» EXCERPTED DATA:
* * * * * * * * *

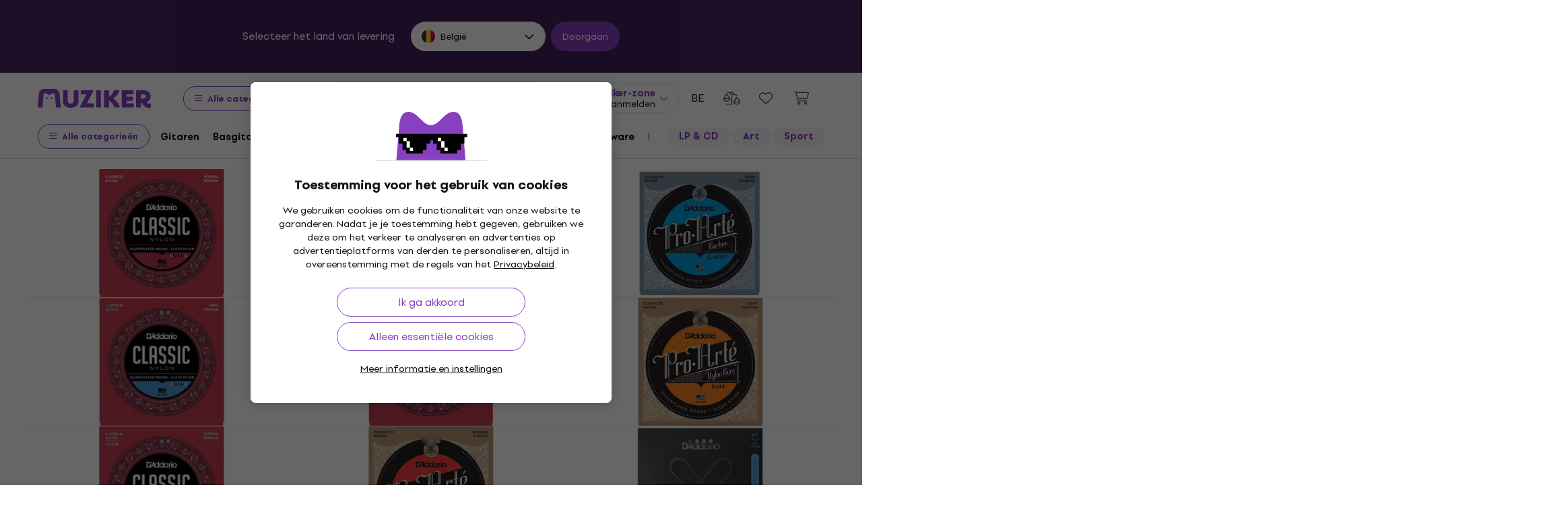

--- FILE ---
content_type: image/svg+xml
request_url: https://muzikercdn.com/assets/flags/mx-205d8b7334acf66e84190289eb9e4ce04602b4eed2c2a2100c4aa25612bc0eec.svg
body_size: 853
content:
<svg width="512" height="512" viewBox="0 0 512 512" fill="none" xmlns="http://www.w3.org/2000/svg">
<path d="M128 477.752C165.654 499.534 209.371 512 256 512C302.629 512 346.346 499.534 384 477.752L384 34.2483C346.346 12.4665 302.629 -3.55685e-06 256 -5.59506e-06C209.371 -7.63327e-06 165.654 12.4665 128 34.2482L128 477.752Z" fill="#EEEEEE"/>
<path d="M-1.00613e-05 255.911C0.0345708 154.729 58.7696 67.2685 144 25.7354L144 486.264C58.7695 444.731 0.0345009 357.271 -4.05867e-05 256.089C-4.05854e-05 256.059 -4.05841e-05 256.03 -4.05828e-05 256C-4.05815e-05 255.97 -1.00626e-05 255.94 -1.00613e-05 255.911Z" fill="#496E2D"/>
<path d="M512 256C512 154.78 453.256 67.2808 368 25.7353L368 486.264C453.256 444.719 512 357.22 512 256Z" fill="#D80027"/>
<path d="M256 277V287H268L278 265L256 277Z" fill="#FFC635"/>
<path d="M160 242C160 267.461 170.114 291.879 188.118 309.882C206.121 327.886 230.539 338 256 338C281.461 338 305.879 327.886 323.882 309.882C341.886 291.879 352 267.461 352 242H341C341 264.544 332.045 286.164 316.104 302.104C300.163 318.045 278.543 327 256 327C233.457 327 211.837 318.045 195.896 302.104C179.955 286.164 171 264.544 171 242H160ZM199 259L195 261C193 263 193 267 196 269C211 283 230 291 250 293V310H262V293C282 291 301 283 316 269C319 267 319 263 317 261C315 259 311 259 309 261C294.616 274.437 275.684 281.938 256 282C237 282 218 274 203 261L199 259Z" fill="#496E2D"/>
<path d="M256 316C242 316 228 311 216 303L222 294C242 307 270 307 290 294L297 303C285 311 271 316 256 316Z" fill="#338AF3"/>
<path d="M256 174C278 185 268 207 267 208L265 204C260 193 247 186 234 186V197C240 197 245 202 245 208C238 215 236 225 241 234L245 242L232 265L261 258L279 276V265L290 276L313 265L278 244L273 223L301 239C305 250 313 260 324 265C333 182 282 174 263 174H256Z" fill="#584528"/>
<path d="M222 271C207 271 189 259 184 231L195 229C199 252 213 260 222 260C225 260 227 259 228 257C228 255 228 254 222 252C219 251 215 250 212 247C202 235 216 223 223 217C224 216 225 215 224 214C224 214 222 212 219 212C212 212 207 208 205 201C203 195 207 188 213 184L218 195C216 195 216 197 216 199C216 199 217 201 219 201C226 201 233 205 235 210C236 213 237 219 230 225C223 232 219 237 221 240L226 241C231 243 240 246 239 258C238 266 231 271 222 271Z" fill="#6DA544"/>
<path fill-rule="evenodd" clip-rule="evenodd" d="M234 186L222 197V208L240 199C243 198 243 194 241 192L234 186ZM172 283C176.418 283 180 279.418 180 275C180 270.582 176.418 267 172 267C167.582 267 164 270.582 164 275C164 279.418 167.582 283 172 283ZM197 302C197 306.418 193.418 310 189 310C184.582 310 181 306.418 181 302C181 297.582 184.582 294 189 294C193.418 294 197 297.582 197 302ZM216 331C220.418 331 224 327.418 224 323C224 318.582 220.418 315 216 315C211.582 315 208 318.582 208 323C208 327.418 211.582 331 216 331ZM305 323C305 327.418 301.418 331 297 331C292.582 331 289 327.418 289 323C289 318.582 292.582 315 297 315C301.418 315 305 318.582 305 323ZM324 310C328.418 310 332 306.418 332 302C332 297.582 328.418 294 324 294C319.582 294 316 297.582 316 302C316 306.418 319.582 310 324 310ZM349 275C349 279.418 345.418 283 341 283C336.582 283 333 279.418 333 275C333 270.582 336.582 267 341 267C345.418 267 349 270.582 349 275Z" fill="#FFC635"/>
<path d="M262 299H250C243.925 299 239 303.925 239 310C239 316.075 243.925 321 250 321H262C268.075 321 273 316.075 273 310C273 303.925 268.075 299 262 299Z" fill="#FF9811"/>
</svg>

* * * * * * * * *

Exactly as written, copy the entries above without their pictures.

» RESPONSE:
--- FILE ---
content_type: image/svg+xml
request_url: https://muzikercdn.com/assets/flags/mx-205d8b7334acf66e84190289eb9e4ce04602b4eed2c2a2100c4aa25612bc0eec.svg
body_size: 853
content:
<svg width="512" height="512" viewBox="0 0 512 512" fill="none" xmlns="http://www.w3.org/2000/svg">
<path d="M128 477.752C165.654 499.534 209.371 512 256 512C302.629 512 346.346 499.534 384 477.752L384 34.2483C346.346 12.4665 302.629 -3.55685e-06 256 -5.59506e-06C209.371 -7.63327e-06 165.654 12.4665 128 34.2482L128 477.752Z" fill="#EEEEEE"/>
<path d="M-1.00613e-05 255.911C0.0345708 154.729 58.7696 67.2685 144 25.7354L144 486.264C58.7695 444.731 0.0345009 357.271 -4.05867e-05 256.089C-4.05854e-05 256.059 -4.05841e-05 256.03 -4.05828e-05 256C-4.05815e-05 255.97 -1.00626e-05 255.94 -1.00613e-05 255.911Z" fill="#496E2D"/>
<path d="M512 256C512 154.78 453.256 67.2808 368 25.7353L368 486.264C453.256 444.719 512 357.22 512 256Z" fill="#D80027"/>
<path d="M256 277V287H268L278 265L256 277Z" fill="#FFC635"/>
<path d="M160 242C160 267.461 170.114 291.879 188.118 309.882C206.121 327.886 230.539 338 256 338C281.461 338 305.879 327.886 323.882 309.882C341.886 291.879 352 267.461 352 242H341C341 264.544 332.045 286.164 316.104 302.104C300.163 318.045 278.543 327 256 327C233.457 327 211.837 318.045 195.896 302.104C179.955 286.164 171 264.544 171 242H160ZM199 259L195 261C193 263 193 267 196 269C211 283 230 291 250 293V310H262V293C282 291 301 283 316 269C319 267 319 263 317 261C315 259 311 259 309 261C294.616 274.437 275.684 281.938 256 282C237 282 218 274 203 261L199 259Z" fill="#496E2D"/>
<path d="M256 316C242 316 228 311 216 303L222 294C242 307 270 307 290 294L297 303C285 311 271 316 256 316Z" fill="#338AF3"/>
<path d="M256 174C278 185 268 207 267 208L265 204C260 193 247 186 234 186V197C240 197 245 202 245 208C238 215 236 225 241 234L245 242L232 265L261 258L279 276V265L290 276L313 265L278 244L273 223L301 239C305 250 313 260 324 265C333 182 282 174 263 174H256Z" fill="#584528"/>
<path d="M222 271C207 271 189 259 184 231L195 229C199 252 213 260 222 260C225 260 227 259 228 257C228 255 228 254 222 252C219 251 215 250 212 247C202 235 216 223 223 217C224 216 225 215 224 214C224 214 222 212 219 212C212 212 207 208 205 201C203 195 207 188 213 184L218 195C216 195 216 197 216 199C216 199 217 201 219 201C226 201 233 205 235 210C236 213 237 219 230 225C223 232 219 237 221 240L226 241C231 243 240 246 239 258C238 266 231 271 222 271Z" fill="#6DA544"/>
<path fill-rule="evenodd" clip-rule="evenodd" d="M234 186L222 197V208L240 199C243 198 243 194 241 192L234 186ZM172 283C176.418 283 180 279.418 180 275C180 270.582 176.418 267 172 267C167.582 267 164 270.582 164 275C164 279.418 167.582 283 172 283ZM197 302C197 306.418 193.418 310 189 310C184.582 310 181 306.418 181 302C181 297.582 184.582 294 189 294C193.418 294 197 297.582 197 302ZM216 331C220.418 331 224 327.418 224 323C224 318.582 220.418 315 216 315C211.582 315 208 318.582 208 323C208 327.418 211.582 331 216 331ZM305 323C305 327.418 301.418 331 297 331C292.582 331 289 327.418 289 323C289 318.582 292.582 315 297 315C301.418 315 305 318.582 305 323ZM324 310C328.418 310 332 306.418 332 302C332 297.582 328.418 294 324 294C319.582 294 316 297.582 316 302C316 306.418 319.582 310 324 310ZM349 275C349 279.418 345.418 283 341 283C336.582 283 333 279.418 333 275C333 270.582 336.582 267 341 267C345.418 267 349 270.582 349 275Z" fill="#FFC635"/>
<path d="M262 299H250C243.925 299 239 303.925 239 310C239 316.075 243.925 321 250 321H262C268.075 321 273 316.075 273 310C273 303.925 268.075 299 262 299Z" fill="#FF9811"/>
</svg>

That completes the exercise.